> What to work on
Print the records below word for word, keeping every line unchanged.

Extracted data entries
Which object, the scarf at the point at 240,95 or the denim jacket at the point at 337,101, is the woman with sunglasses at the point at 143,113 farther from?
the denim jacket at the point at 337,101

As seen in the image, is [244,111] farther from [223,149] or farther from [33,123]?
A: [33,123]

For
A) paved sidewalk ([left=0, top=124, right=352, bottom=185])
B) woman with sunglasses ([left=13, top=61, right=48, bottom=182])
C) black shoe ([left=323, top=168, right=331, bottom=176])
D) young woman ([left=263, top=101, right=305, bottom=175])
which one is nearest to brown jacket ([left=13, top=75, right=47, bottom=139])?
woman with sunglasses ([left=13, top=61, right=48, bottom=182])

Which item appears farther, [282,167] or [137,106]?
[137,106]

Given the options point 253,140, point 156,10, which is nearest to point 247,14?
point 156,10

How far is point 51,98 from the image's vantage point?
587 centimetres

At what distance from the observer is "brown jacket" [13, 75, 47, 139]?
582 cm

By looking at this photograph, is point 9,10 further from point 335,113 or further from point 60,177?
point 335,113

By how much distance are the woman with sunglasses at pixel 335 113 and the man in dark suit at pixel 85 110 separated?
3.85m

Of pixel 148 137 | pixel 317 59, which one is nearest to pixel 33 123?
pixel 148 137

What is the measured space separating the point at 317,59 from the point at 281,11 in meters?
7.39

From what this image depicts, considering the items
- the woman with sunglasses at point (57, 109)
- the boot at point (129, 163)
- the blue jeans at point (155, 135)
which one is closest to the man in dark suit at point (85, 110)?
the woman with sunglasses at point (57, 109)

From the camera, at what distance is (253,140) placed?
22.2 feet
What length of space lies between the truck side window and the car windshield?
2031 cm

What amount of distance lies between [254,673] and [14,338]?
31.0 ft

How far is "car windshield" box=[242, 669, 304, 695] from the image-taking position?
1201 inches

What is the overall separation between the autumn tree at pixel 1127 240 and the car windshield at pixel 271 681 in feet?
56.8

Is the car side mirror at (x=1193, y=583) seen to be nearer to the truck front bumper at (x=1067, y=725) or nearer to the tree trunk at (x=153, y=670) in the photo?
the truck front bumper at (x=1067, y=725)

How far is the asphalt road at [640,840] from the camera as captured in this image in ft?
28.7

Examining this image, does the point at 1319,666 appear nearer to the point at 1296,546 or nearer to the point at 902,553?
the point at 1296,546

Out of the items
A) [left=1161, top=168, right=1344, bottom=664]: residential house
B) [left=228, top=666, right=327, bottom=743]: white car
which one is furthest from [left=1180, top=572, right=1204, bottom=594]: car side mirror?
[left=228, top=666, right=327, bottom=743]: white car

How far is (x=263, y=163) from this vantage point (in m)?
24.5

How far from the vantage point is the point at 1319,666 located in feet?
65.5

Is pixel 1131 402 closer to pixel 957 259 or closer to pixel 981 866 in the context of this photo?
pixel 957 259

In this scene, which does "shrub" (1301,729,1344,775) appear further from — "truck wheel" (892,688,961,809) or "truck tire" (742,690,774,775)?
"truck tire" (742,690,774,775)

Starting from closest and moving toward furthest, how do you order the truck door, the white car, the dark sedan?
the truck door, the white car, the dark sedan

> Exercise result
Which object, the scarf at the point at 240,95 or the denim jacket at the point at 337,101, is the woman with sunglasses at the point at 143,113 farther from?
the denim jacket at the point at 337,101

As seen in the image, is [244,111] farther from [223,149] or farther from [33,123]?
A: [33,123]

For
A) paved sidewalk ([left=0, top=124, right=352, bottom=185])
B) woman with sunglasses ([left=13, top=61, right=48, bottom=182])
C) black shoe ([left=323, top=168, right=331, bottom=176])
D) young woman ([left=263, top=101, right=305, bottom=175])
which one is nearest to brown jacket ([left=13, top=75, right=47, bottom=139])?
woman with sunglasses ([left=13, top=61, right=48, bottom=182])

Which item appears farther, [282,167] or [137,106]?
[137,106]

Given the options point 253,140, point 156,10, which is nearest to point 247,14?
point 156,10

How far is point 51,98 from the image's vantage point?
587 centimetres

At what distance from the observer is "brown jacket" [13, 75, 47, 139]?
582 cm

By looking at this photograph, is point 9,10 further from point 335,113 or further from point 60,177?
point 335,113

By how much distance are the woman with sunglasses at pixel 335 113 and the man in dark suit at pixel 85 110 separated?
3.85m

Of pixel 148 137 | pixel 317 59, which one is nearest to pixel 33 123?
pixel 148 137

What is the measured space separating the point at 317,59 from the point at 281,11 in meters?
7.39

From what this image depicts, considering the items
- the woman with sunglasses at point (57, 109)
- the boot at point (129, 163)
- the blue jeans at point (155, 135)
which one is closest to the man in dark suit at point (85, 110)?
the woman with sunglasses at point (57, 109)

From the camera, at what distance is (253,140) placed?
22.2 feet
What length of space lies between the truck side window and the car windshield?
2031 cm

What amount of distance lies between [254,673] and [14,338]?
31.0 ft

How far is "car windshield" box=[242, 669, 304, 695] from the image-taking position?
1201 inches

What is the overall separation between the autumn tree at pixel 1127 240 and the car windshield at pixel 271 681 in feet?
56.8

Is the car side mirror at (x=1193, y=583) seen to be nearer to the truck front bumper at (x=1067, y=725) or nearer to the tree trunk at (x=153, y=670) in the photo?
the truck front bumper at (x=1067, y=725)

How far is the asphalt road at [640,840] from the camera as captured in this image in ft?
28.7

Examining this image, does the point at 1319,666 appear nearer to the point at 1296,546 or nearer to the point at 902,553?
the point at 1296,546

Out of the items
A) [left=1161, top=168, right=1344, bottom=664]: residential house
B) [left=228, top=666, right=327, bottom=743]: white car
which one is furthest from [left=1180, top=572, right=1204, bottom=594]: car side mirror?
[left=228, top=666, right=327, bottom=743]: white car

How far is (x=263, y=163) from this vantage point (in m)?
24.5

How far from the vantage point is the point at 1319,666 located in feet?
65.5

Is pixel 1131 402 closer to pixel 957 259 or closer to pixel 981 866 in the context of this photo?
pixel 957 259

In this scene, which does "shrub" (1301,729,1344,775) appear further from — "truck wheel" (892,688,961,809) or "truck tire" (742,690,774,775)?
"truck tire" (742,690,774,775)

Starting from closest and moving toward furthest, how do you order the truck door, the white car, the dark sedan?
the truck door, the white car, the dark sedan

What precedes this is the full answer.